Stockstadt - Zwei Brände innerhalb weniger Stunden in Stockstadt an der Landesgrenze zwischen Bayern und Hessen: In einer Firma, in der Kunststoffe und Gummi verarbeitet werden, ist am Ostersonntag ein Feuer ausgebrochen. Zuvor hatte es in einer nahe gelegenen Papierfabrik gebrannt. 300 Einsatzkräfte mehrerer Feuerwehren kämpften auf dem Gelände der Kunststofffirma bis in den späten Abend hinein gegen die Flammen. Ein Ende der Löscharbeiten war zunächst nicht abzusehen.

Bei den Löscharbeiten verletzte sich ein Feuerwehrmann. Er sei mit leichten Verletzungen in ein Krankenhaus gekommen. „Der Brand hat sich von außen in die Halle gefressen“, berichtete ein Sprecher der Einsatzkräfte. Auf Bildern vom Brandort war zu sehen, wie dichter Rauch aufstieg. Anwohner wurden zunächst aufgefordert, Türen und Fenster geschlossen zu halten. Am Abend dann Entwarnung von der Feuerwehr: „Die Rauchwolken sind nicht mehr so massiv.“ Messungen hätten ergeben, dass keine Gefahr für Menschen bestehe.
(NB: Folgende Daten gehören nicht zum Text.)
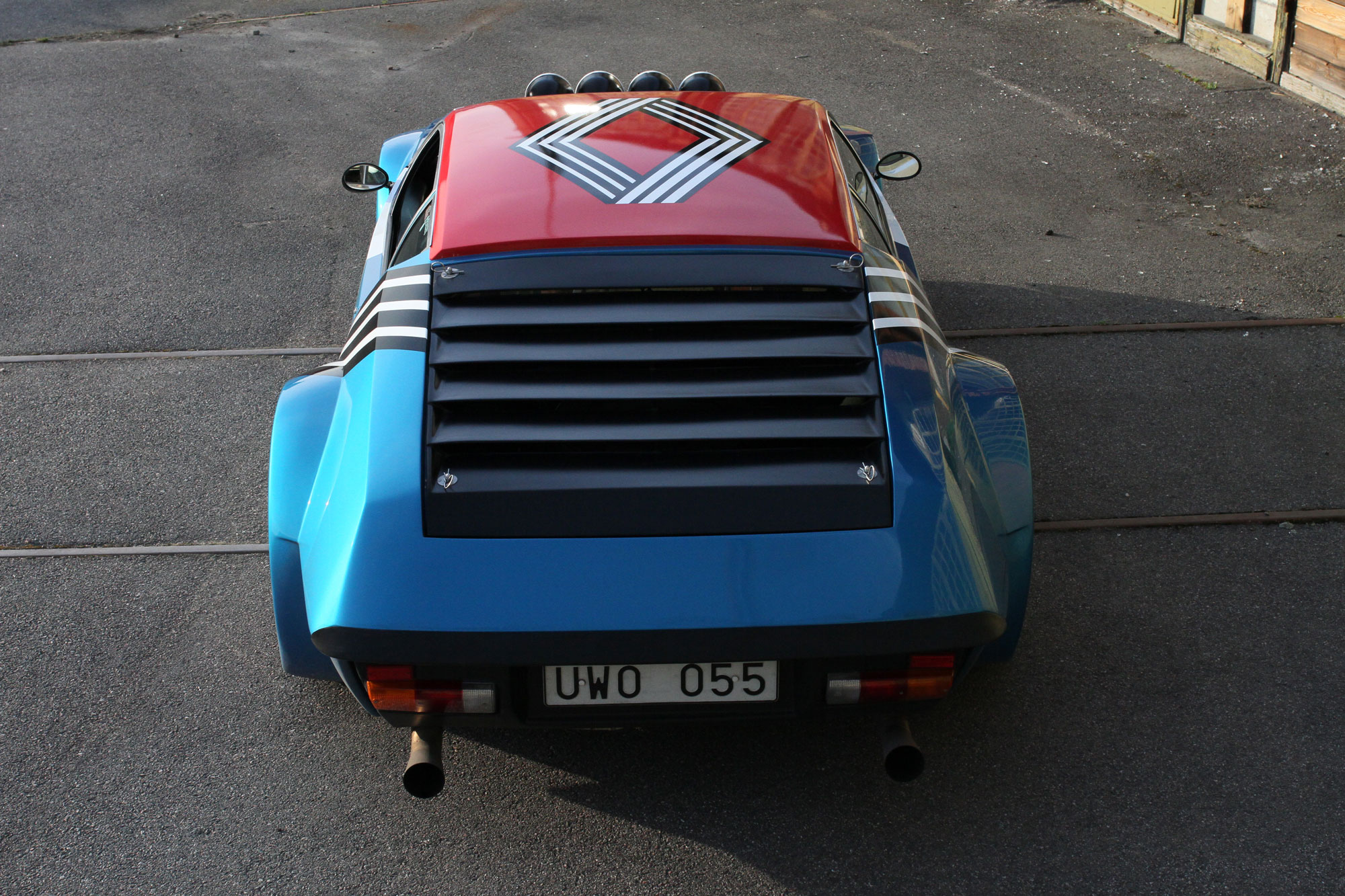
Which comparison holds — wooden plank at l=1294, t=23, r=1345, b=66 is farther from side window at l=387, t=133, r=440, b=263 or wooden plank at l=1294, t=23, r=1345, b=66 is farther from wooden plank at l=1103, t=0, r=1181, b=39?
side window at l=387, t=133, r=440, b=263

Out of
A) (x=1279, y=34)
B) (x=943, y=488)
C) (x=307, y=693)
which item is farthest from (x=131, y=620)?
(x=1279, y=34)

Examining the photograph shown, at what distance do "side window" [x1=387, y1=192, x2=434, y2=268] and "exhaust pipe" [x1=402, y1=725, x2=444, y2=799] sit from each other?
1.34 metres

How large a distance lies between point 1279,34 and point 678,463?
8.07 metres

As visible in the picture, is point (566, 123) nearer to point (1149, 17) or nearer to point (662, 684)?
point (662, 684)

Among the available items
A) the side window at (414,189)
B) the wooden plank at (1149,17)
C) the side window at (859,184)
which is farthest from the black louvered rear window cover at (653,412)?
the wooden plank at (1149,17)

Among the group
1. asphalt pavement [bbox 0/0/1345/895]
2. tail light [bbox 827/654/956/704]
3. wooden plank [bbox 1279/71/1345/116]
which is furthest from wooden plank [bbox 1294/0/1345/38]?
tail light [bbox 827/654/956/704]

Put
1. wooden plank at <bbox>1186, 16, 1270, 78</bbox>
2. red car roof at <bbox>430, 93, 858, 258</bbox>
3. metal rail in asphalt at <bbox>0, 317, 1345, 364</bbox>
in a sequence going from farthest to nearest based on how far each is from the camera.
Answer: wooden plank at <bbox>1186, 16, 1270, 78</bbox>, metal rail in asphalt at <bbox>0, 317, 1345, 364</bbox>, red car roof at <bbox>430, 93, 858, 258</bbox>

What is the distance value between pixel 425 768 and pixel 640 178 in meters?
1.69

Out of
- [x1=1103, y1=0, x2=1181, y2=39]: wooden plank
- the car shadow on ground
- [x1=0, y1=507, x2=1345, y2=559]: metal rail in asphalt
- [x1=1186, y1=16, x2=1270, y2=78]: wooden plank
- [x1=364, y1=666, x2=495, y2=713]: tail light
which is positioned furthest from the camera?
[x1=1103, y1=0, x2=1181, y2=39]: wooden plank

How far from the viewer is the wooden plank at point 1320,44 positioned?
307 inches

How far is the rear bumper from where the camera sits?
2.31 meters

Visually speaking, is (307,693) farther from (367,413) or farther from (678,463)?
(678,463)

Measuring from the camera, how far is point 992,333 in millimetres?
5156

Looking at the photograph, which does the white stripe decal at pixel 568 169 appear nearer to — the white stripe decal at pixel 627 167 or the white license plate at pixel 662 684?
the white stripe decal at pixel 627 167
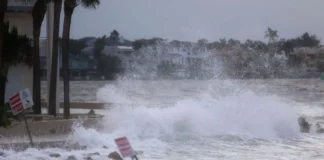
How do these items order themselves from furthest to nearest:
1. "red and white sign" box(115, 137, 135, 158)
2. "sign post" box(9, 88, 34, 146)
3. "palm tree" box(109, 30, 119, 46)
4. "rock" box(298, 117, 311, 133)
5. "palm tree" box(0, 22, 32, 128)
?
1. "palm tree" box(109, 30, 119, 46)
2. "rock" box(298, 117, 311, 133)
3. "palm tree" box(0, 22, 32, 128)
4. "sign post" box(9, 88, 34, 146)
5. "red and white sign" box(115, 137, 135, 158)

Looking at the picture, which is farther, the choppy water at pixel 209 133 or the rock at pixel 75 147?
the choppy water at pixel 209 133

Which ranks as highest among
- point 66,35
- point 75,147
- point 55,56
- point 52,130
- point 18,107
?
point 66,35

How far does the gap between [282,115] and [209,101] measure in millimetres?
3554

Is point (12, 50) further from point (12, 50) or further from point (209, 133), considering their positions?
point (209, 133)

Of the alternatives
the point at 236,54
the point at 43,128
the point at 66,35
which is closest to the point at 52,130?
the point at 43,128

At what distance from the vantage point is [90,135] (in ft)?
72.5

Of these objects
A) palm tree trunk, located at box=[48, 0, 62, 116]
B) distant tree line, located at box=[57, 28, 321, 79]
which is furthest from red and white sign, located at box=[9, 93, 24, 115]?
distant tree line, located at box=[57, 28, 321, 79]

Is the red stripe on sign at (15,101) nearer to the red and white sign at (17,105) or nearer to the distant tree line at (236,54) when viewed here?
the red and white sign at (17,105)

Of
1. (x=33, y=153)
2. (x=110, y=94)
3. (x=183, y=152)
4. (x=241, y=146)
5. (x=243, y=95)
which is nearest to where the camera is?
(x=33, y=153)

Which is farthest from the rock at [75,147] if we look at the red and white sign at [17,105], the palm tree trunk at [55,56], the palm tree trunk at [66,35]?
the palm tree trunk at [55,56]

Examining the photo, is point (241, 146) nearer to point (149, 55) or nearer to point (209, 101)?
point (209, 101)

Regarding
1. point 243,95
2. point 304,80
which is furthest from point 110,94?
point 304,80

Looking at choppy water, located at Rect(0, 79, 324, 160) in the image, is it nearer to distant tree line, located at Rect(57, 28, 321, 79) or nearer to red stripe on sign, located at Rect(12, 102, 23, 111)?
red stripe on sign, located at Rect(12, 102, 23, 111)

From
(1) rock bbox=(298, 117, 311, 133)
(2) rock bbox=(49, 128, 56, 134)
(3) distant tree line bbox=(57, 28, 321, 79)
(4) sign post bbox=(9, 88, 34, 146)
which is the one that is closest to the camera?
(4) sign post bbox=(9, 88, 34, 146)
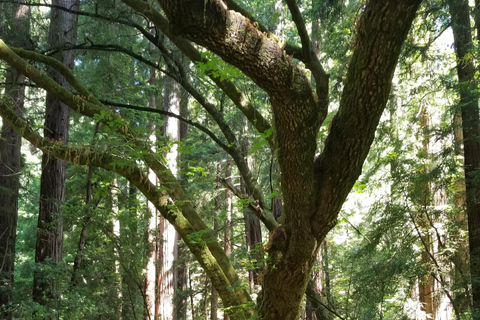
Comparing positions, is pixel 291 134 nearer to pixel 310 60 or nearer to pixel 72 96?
pixel 310 60

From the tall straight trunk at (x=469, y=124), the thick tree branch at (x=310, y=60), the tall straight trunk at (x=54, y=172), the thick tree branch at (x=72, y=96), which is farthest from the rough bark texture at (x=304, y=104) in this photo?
the tall straight trunk at (x=54, y=172)

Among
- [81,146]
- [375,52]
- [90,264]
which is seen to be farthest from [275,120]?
[90,264]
Polizei rechnet mit hohem Sachschaden

Wie hoch der Schaden ausfällt, war zunächst unklar. „Wir rechnen mit einem hohen Sachschaden“, sagte ein Polizeisprecher. Sobald die Löscharbeiten beendet sind, sollten Brandermittler ihre Arbeit aufnehmen. Die Ursache für das Feuer war zunächst unklar.

Nur rund 200 Meter von dem Betrieb entfernt hatte es am Vormittag in einer Papierfabrik gebrannt. Dabei entstand laut Polizei ein Schaden von mehreren Zehntausend Euro. Ursache war vermutlich ein technischer Defekt. Verletzt wurde niemand.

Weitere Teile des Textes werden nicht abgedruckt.